* START ENTRIES *
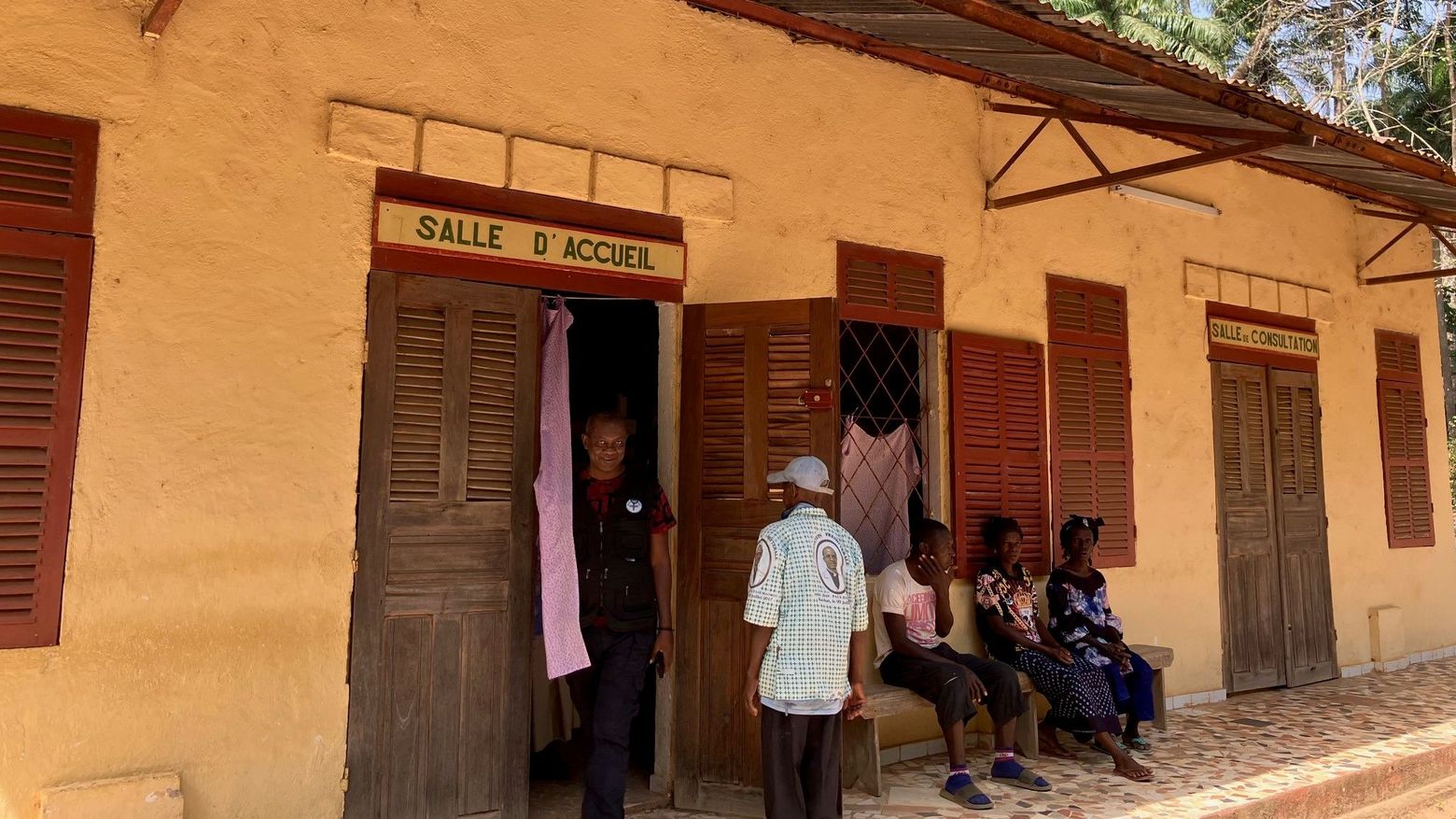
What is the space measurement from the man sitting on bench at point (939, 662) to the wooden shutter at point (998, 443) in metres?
0.63

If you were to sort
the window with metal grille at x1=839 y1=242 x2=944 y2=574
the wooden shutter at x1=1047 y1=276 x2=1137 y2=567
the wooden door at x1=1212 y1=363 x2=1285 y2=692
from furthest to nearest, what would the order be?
the wooden door at x1=1212 y1=363 x2=1285 y2=692
the wooden shutter at x1=1047 y1=276 x2=1137 y2=567
the window with metal grille at x1=839 y1=242 x2=944 y2=574

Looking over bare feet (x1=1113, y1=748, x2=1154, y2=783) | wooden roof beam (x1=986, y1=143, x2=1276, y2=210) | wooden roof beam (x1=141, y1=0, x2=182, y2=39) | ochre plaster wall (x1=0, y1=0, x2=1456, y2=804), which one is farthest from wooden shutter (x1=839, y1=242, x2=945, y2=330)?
wooden roof beam (x1=141, y1=0, x2=182, y2=39)

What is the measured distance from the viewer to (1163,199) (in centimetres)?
726

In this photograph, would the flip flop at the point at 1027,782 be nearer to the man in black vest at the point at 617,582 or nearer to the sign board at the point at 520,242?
the man in black vest at the point at 617,582

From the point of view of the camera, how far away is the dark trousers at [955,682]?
196 inches

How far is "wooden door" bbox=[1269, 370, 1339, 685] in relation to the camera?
25.6ft

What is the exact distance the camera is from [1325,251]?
8.53 meters

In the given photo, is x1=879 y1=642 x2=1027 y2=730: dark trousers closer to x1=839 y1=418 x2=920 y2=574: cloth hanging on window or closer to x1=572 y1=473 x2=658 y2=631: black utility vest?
x1=839 y1=418 x2=920 y2=574: cloth hanging on window

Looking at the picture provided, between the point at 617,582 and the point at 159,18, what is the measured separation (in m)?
2.70

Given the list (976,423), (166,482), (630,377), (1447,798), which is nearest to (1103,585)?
(976,423)

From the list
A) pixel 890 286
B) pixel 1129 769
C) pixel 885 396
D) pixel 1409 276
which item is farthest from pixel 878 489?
pixel 1409 276

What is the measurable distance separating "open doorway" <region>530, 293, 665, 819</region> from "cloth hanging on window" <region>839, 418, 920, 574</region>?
1.14m

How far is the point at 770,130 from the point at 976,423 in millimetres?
2102

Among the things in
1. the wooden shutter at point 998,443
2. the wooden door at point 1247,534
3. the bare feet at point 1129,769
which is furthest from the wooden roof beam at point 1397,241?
the bare feet at point 1129,769
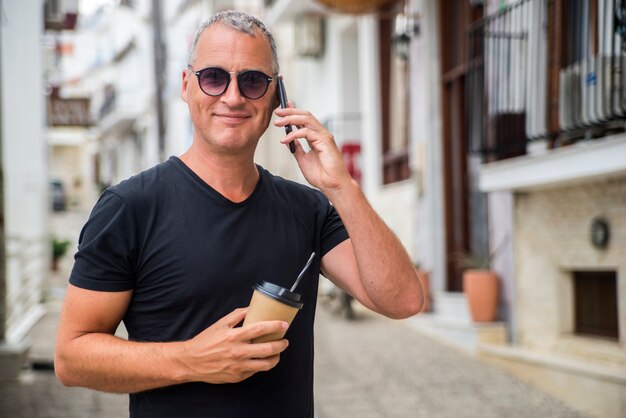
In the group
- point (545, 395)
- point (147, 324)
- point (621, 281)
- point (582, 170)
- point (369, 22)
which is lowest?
point (545, 395)

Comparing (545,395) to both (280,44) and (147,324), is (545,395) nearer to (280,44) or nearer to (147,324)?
(147,324)

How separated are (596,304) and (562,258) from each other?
19.7 inches

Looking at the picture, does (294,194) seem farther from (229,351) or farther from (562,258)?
(562,258)

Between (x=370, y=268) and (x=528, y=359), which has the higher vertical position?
(x=370, y=268)

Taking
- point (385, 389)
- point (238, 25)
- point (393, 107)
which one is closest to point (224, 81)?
point (238, 25)

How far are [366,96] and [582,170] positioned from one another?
7724 millimetres

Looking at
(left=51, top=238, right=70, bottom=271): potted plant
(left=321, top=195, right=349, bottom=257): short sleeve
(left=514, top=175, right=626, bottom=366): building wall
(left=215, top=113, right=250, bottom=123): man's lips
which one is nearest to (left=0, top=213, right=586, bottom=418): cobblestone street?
(left=514, top=175, right=626, bottom=366): building wall

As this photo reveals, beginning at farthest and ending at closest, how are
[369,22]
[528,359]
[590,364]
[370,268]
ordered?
[369,22] < [528,359] < [590,364] < [370,268]

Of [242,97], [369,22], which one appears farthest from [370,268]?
[369,22]

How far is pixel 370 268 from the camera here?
2.15m

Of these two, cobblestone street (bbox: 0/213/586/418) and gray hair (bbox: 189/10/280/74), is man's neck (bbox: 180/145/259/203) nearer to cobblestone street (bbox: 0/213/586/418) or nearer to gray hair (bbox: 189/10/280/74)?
gray hair (bbox: 189/10/280/74)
* END ENTRIES *
- _STATED PROBLEM_
Copy the items word for word, starting at the beginning and continuing through the line that contains "8.53 meters". Leave the pictures out of your copy.

- _RESPONSE TO THIS EXERCISE_
What is the space measurement from the man sitting on bench at point (939, 662) to the wooden shutter at point (998, 443) in metres?
0.63

If you were to sort
the window with metal grille at x1=839 y1=242 x2=944 y2=574
the wooden shutter at x1=1047 y1=276 x2=1137 y2=567
the wooden door at x1=1212 y1=363 x2=1285 y2=692
from furthest to nearest, what would the order be?
the wooden door at x1=1212 y1=363 x2=1285 y2=692
the wooden shutter at x1=1047 y1=276 x2=1137 y2=567
the window with metal grille at x1=839 y1=242 x2=944 y2=574

Looking over bare feet (x1=1113, y1=748, x2=1154, y2=783) | wooden roof beam (x1=986, y1=143, x2=1276, y2=210) | wooden roof beam (x1=141, y1=0, x2=182, y2=39) | ochre plaster wall (x1=0, y1=0, x2=1456, y2=804), which one is farthest from wooden shutter (x1=839, y1=242, x2=945, y2=330)?
wooden roof beam (x1=141, y1=0, x2=182, y2=39)

What is the measured distance from the viewer to (1163,199) (in centimetres)?
726

In this photograph, would the flip flop at the point at 1027,782 be nearer to the man in black vest at the point at 617,582 or nearer to the sign board at the point at 520,242?
the man in black vest at the point at 617,582

From the point of view of the camera, how far away is the dark trousers at [955,682]?
196 inches

How far is "wooden door" bbox=[1269, 370, 1339, 685] in relation to the camera?
25.6ft

What is the exact distance the camera is from [1325,251]?
8.53 meters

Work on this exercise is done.